#### [Opdracht]
Schrijf de regels vanaf de regel met "top=220, right=134, bottom=232?" tot en met het einde van de gegevens woordelijk over. Laat de afbeeldingen daarbij weg.

#### [Gegevens]
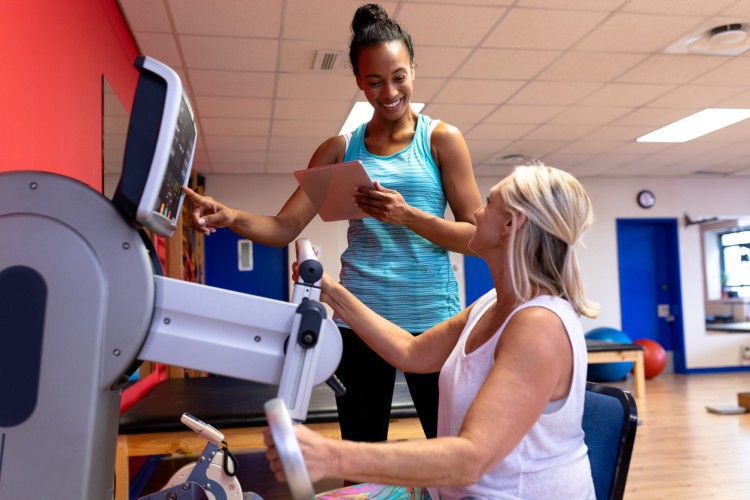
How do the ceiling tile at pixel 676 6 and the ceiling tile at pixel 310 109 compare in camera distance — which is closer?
the ceiling tile at pixel 676 6

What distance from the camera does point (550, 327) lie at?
1053 mm

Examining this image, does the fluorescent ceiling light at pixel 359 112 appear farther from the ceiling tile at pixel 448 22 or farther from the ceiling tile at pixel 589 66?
the ceiling tile at pixel 448 22

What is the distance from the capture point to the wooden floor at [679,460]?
3490 mm

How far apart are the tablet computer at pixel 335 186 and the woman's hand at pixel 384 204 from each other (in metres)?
0.02

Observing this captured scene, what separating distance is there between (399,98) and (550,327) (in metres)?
0.78

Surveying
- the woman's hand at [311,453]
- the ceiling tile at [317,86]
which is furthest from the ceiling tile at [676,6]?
the woman's hand at [311,453]

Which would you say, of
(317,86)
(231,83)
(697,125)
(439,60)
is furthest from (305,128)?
(697,125)

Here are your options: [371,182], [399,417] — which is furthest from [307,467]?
[399,417]

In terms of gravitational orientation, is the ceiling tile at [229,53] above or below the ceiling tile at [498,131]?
above


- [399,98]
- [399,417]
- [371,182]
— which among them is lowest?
[399,417]

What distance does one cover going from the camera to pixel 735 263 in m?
8.55

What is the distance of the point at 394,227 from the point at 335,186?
0.20m

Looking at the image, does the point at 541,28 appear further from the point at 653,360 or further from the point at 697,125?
the point at 653,360

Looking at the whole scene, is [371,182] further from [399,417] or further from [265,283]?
[265,283]
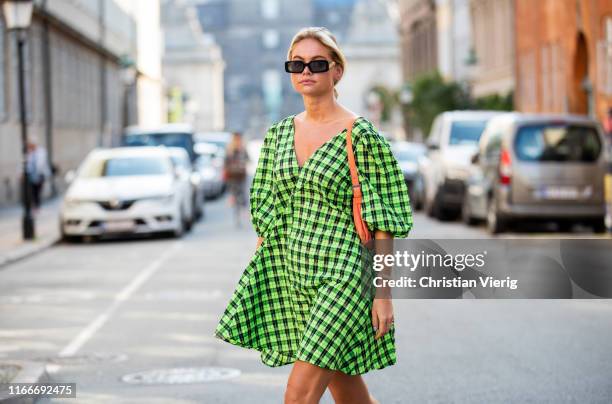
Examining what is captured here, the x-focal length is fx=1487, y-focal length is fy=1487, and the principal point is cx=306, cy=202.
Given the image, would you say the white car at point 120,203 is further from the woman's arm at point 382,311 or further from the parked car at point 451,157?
the woman's arm at point 382,311

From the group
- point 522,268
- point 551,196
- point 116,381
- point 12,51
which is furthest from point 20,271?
point 12,51

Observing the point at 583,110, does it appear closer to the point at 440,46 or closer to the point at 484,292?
the point at 484,292

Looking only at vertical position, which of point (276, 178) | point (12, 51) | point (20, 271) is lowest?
point (20, 271)

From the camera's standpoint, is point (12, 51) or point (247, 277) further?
point (12, 51)

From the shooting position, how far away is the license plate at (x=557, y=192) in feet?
68.8

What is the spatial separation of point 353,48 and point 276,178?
528 feet

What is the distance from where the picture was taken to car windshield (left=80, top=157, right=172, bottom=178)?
2428 cm

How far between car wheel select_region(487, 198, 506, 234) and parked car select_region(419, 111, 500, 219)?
11.0ft

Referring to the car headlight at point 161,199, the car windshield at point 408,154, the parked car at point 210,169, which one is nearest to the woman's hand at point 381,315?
the car headlight at point 161,199

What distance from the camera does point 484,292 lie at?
221 inches

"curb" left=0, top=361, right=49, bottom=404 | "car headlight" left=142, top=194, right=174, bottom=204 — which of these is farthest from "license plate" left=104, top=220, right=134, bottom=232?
"curb" left=0, top=361, right=49, bottom=404

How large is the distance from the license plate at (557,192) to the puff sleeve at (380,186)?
16000 millimetres

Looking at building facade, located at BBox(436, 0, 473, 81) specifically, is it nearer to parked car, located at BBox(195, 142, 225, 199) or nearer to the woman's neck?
parked car, located at BBox(195, 142, 225, 199)

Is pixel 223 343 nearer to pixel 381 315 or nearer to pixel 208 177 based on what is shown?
pixel 381 315
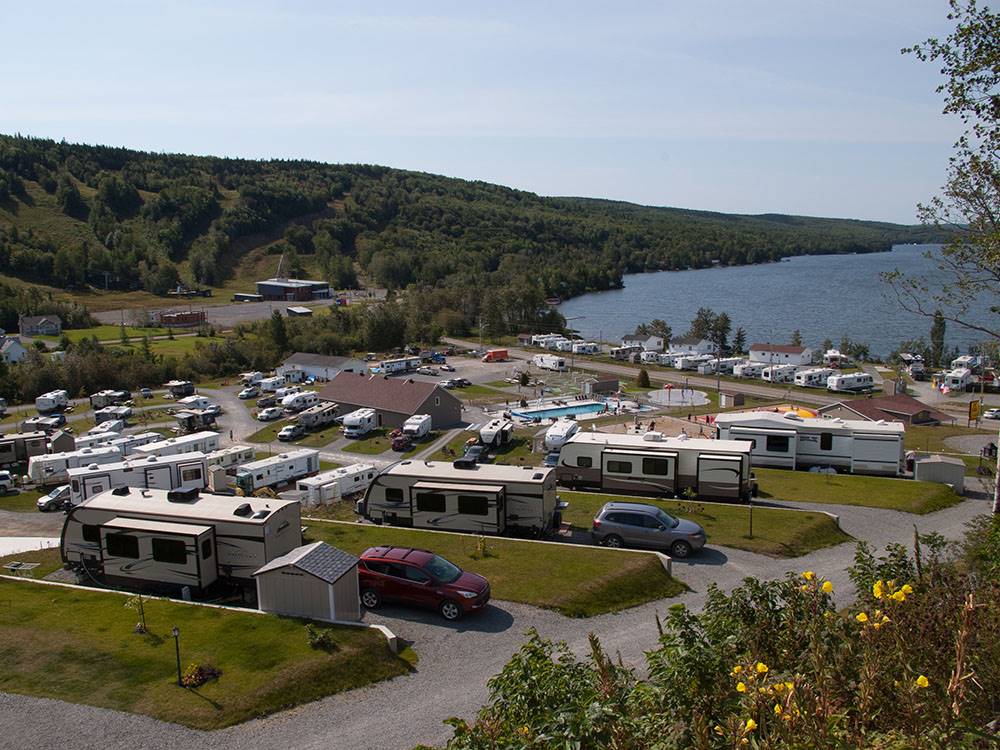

#### [Uitkomst]
"curb" left=0, top=361, right=49, bottom=404 | "car headlight" left=142, top=194, right=174, bottom=204 — which of these is farthest from "license plate" left=104, top=220, right=134, bottom=232?
"curb" left=0, top=361, right=49, bottom=404

How large is the distance from the license plate at (557,192) to the puff sleeve at (380,186)?
16000 millimetres

Looking at building facade, located at BBox(436, 0, 473, 81) specifically, is it nearer to parked car, located at BBox(195, 142, 225, 199) or nearer to the woman's neck?
parked car, located at BBox(195, 142, 225, 199)

Is pixel 223 343 nearer to pixel 381 315 or nearer to pixel 208 177 based on what is shown?
pixel 381 315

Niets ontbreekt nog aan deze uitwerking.